__EXCERPTED TEXT__.
▼

To be a witness of our times means not only to leave a mark, memories and to bear witness, but first and foremost to allow thoughts and emotions in our own work, to boldly ask ourselves questions and to find enlightening answers through a free heart and independent thinking.

 

Bärbel Schmidtmann is a witness of our times. But not exclusively so.

Her artistic work goes beyond memories, beyond merely bearing witness: her works are also acts of resistance.

 

At first sight, the artist’s poetics appears without a doubt to be in line with the dimension of conceptual and social art, yet Bärbel Schmidtmann immediately disassociates herself from that formal approach. She has opted for the mode of a narrative and has chosen an autonomous style that is rooted deeply in her own personal experience, in particular in the experience of her femininity.

 

A lot has been written about the comparison of the realm of imagination and autobiography, almost as if contemporary art was obligated in some way to defend the importunate “I”, which has become the undisputed protagonist since the 19th century – as the sole consideration of the artistic and cultural scene.

But, as Rimbaud says: “I is another”.

Or, as Bärbel Schmidtmann asserts: We are also others.

The artist’s exceptional empathy lets the bodies of others become her own in order to adopt through her work the humanity, the tenderness, the fear, the scream, the horror of others and to give expression to them.

 

The artist Bärbel Schmidtmann goes all out, she does not shrink back but takes a stand. She opens her heart. Tells us about a body, her body, which changes, which loves, which has experienced suffering and joy. Which has triumphed.

▲

__PARTS OF THE EXERCISE__.
• a. Render this sentence from the text on Bärbel Schmidtmann's art in Spanish: "Her artistic work goes beyond memories, beyond merely bearing witness: her works are also acts of resistance."
• b. Retype the passage of the text on Bärbel Schmidtmann's art between "To be a witness" and "acts of resistance.", inclusive.
The records that come next play no part in this exercise.

__MATERIAL PROVIDED__.
▼

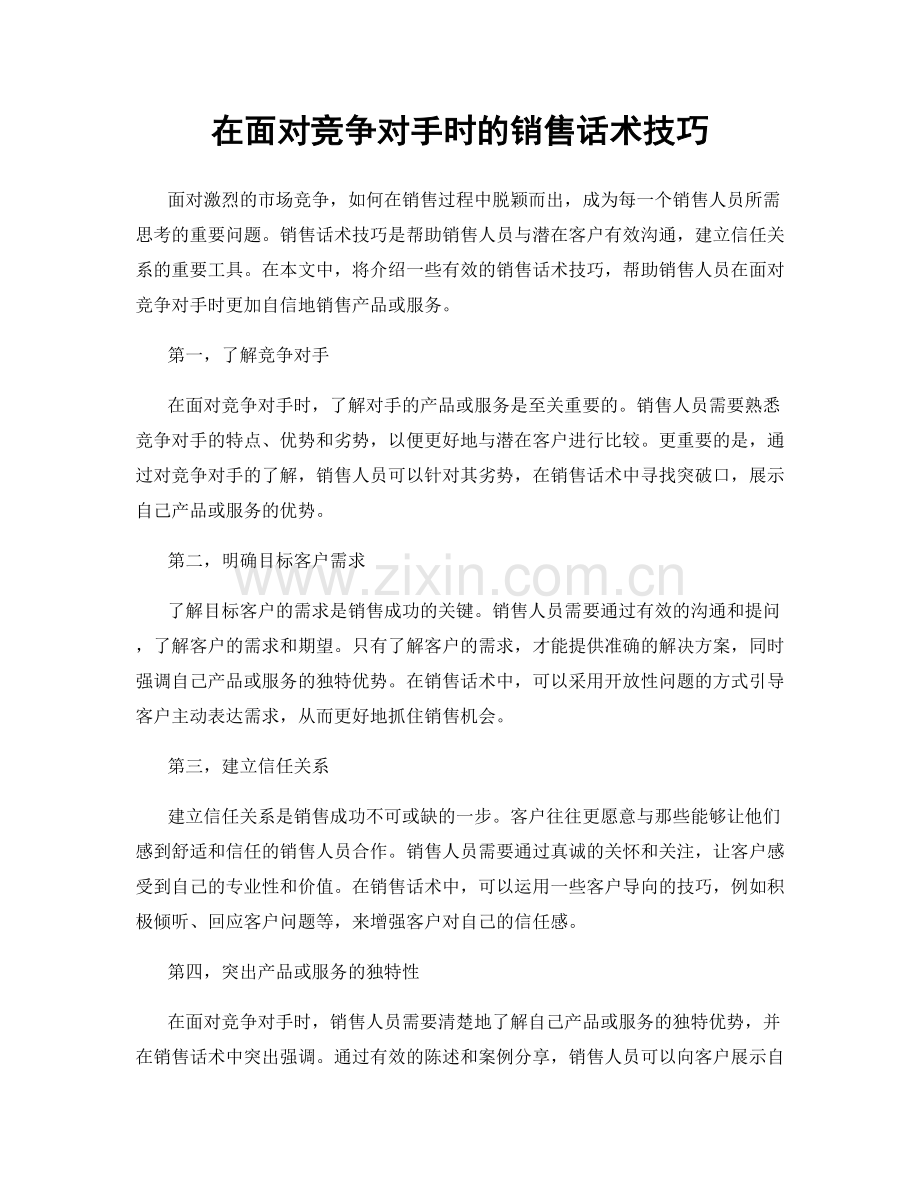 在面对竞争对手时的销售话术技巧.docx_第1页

▲
▼

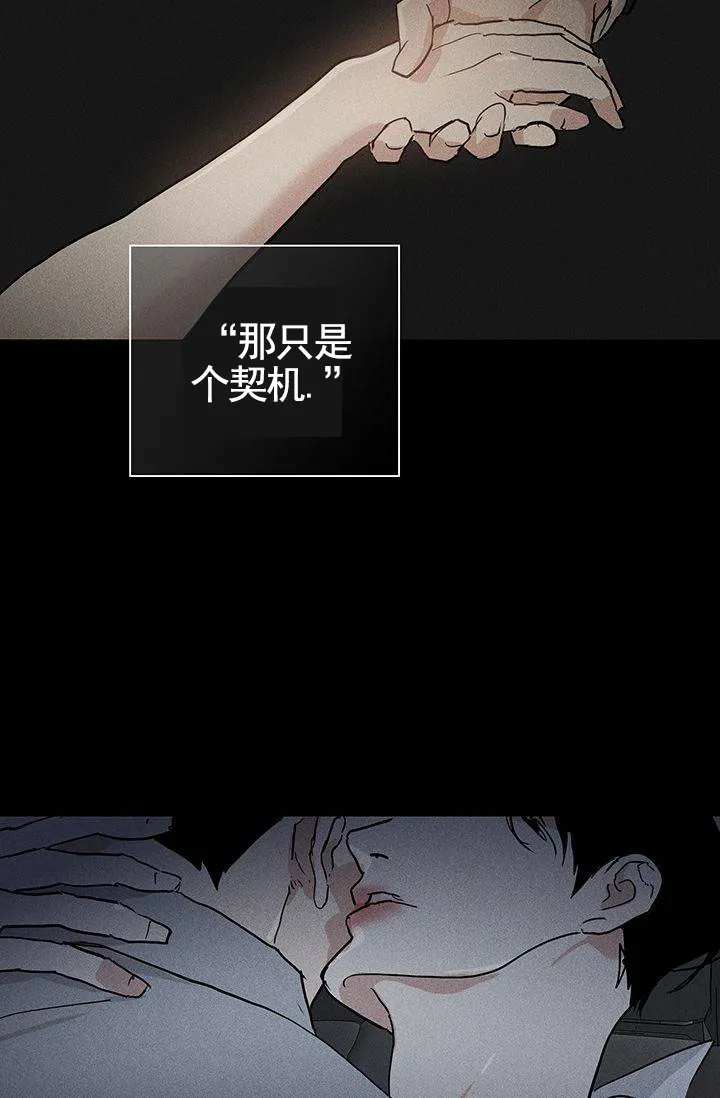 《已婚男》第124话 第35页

▲
▼

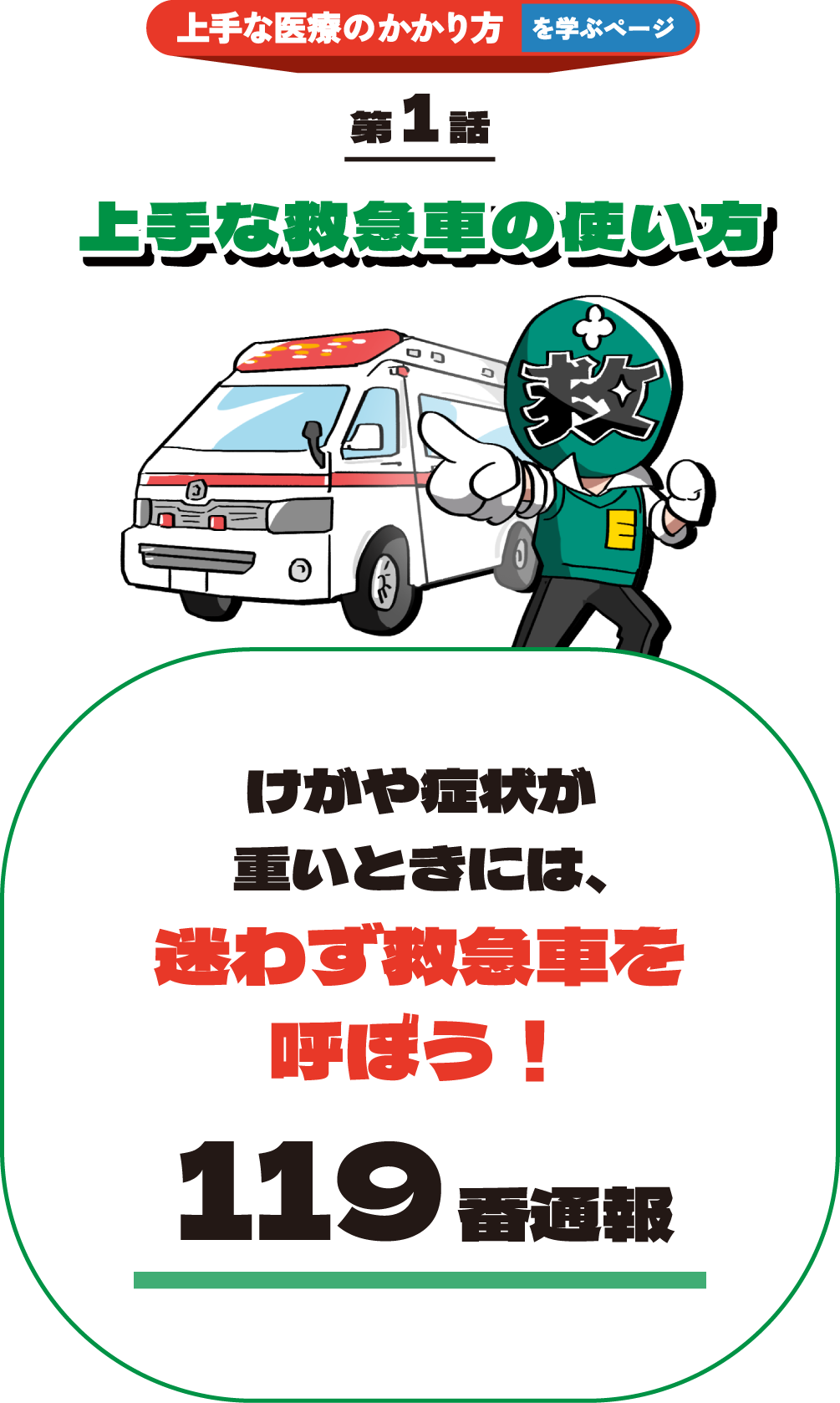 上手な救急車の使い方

▲

__ANSWERS FOR THIS EXERCISE__.
• a. Su obra artística va más allá de los recuerdos, más allá de ser meramente testimonio: sus obras son también actos de resistencia.

• b.
To be a witness of our times means not only to leave a mark, memories and to bear witness, but first and foremost to allow thoughts and emotions in our own work, to boldly ask ourselves questions and to find enlightening answers through a free heart and independent thinking.

 

Bärbel Schmidtmann is a witness of our times. But not exclusively so.

Her artistic work goes beyond memories, beyond merely bearing witness: her works are also acts of resistance.